ÉNONCÉ DU PROBLÈME |
Recopiez mot pour mot, dans l'extrait sur la procréation assistée présenté ci-dessous, le passage qui s'ouvre sur les mots contenant « L'un des plus » et se clôt sur « d'avoir des enfants. ».

Procréation assistée 
 
          L'un des plus graves problèmes actuels, voire la source de tous les maux sociaux, se trouve dans l'éducation des enfants et, en particulier, dans le manque de contrôle que leurs parents exercent sur eux. De là découlent le décrochage scolaire, le suicide, la hausse de la criminalité chez les jeunes, la violence des bandes d'adolescents, et la mise en cause de notre avenir collectif. Or, voici le paradoxe: on exige des preuves de compétence et des permis pour des activités – exercer la médecine, conduire une automobile, posséder un pistolet .22 à un coup, etc. – qui portent pourtant beaucoup moins à conséquence que le fait d'avoir des enfants. 
  
          Pourquoi ne pas exiger une formation, sanctionnée par un permis, de ceux qui mettent des enfants au monde, souvent pour leur propre plaisir égoïste et sans égard aux conséquences sociales de leur geste? Bien sûr, il ne s'agit pas de proscrire la procréation privée (d'autant plus que la procréation collective n'est pas tout à fait opérationnelle, faute d'un zizi social), mais simplement de la réglementer dans le meilleur intérêt des futurs enfants et de leurs parents eux-mêmes.

MATÉRIEL FOURNI |
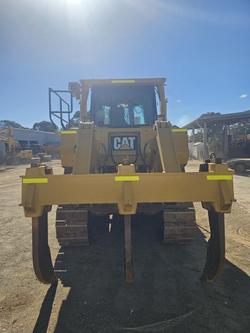 2007 CAT D8t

SOLUTION RÉDIGÉE |
L'un des plus graves problèmes actuels, voire la source de tous les maux sociaux, se trouve dans l'éducation des enfants et, en particulier, dans le manque de contrôle que leurs parents exercent sur eux. De là découlent le décrochage scolaire, le suicide, la hausse de la criminalité chez les jeunes, la violence des bandes d'adolescents, et la mise en cause de notre avenir collectif. Or, voici le paradoxe: on exige des preuves de compétence et des permis pour des activités – exercer la médecine, conduire une automobile, posséder un pistolet .22 à un coup, etc. – qui portent pourtant beaucoup moins à conséquence que le fait d'avoir des enfants.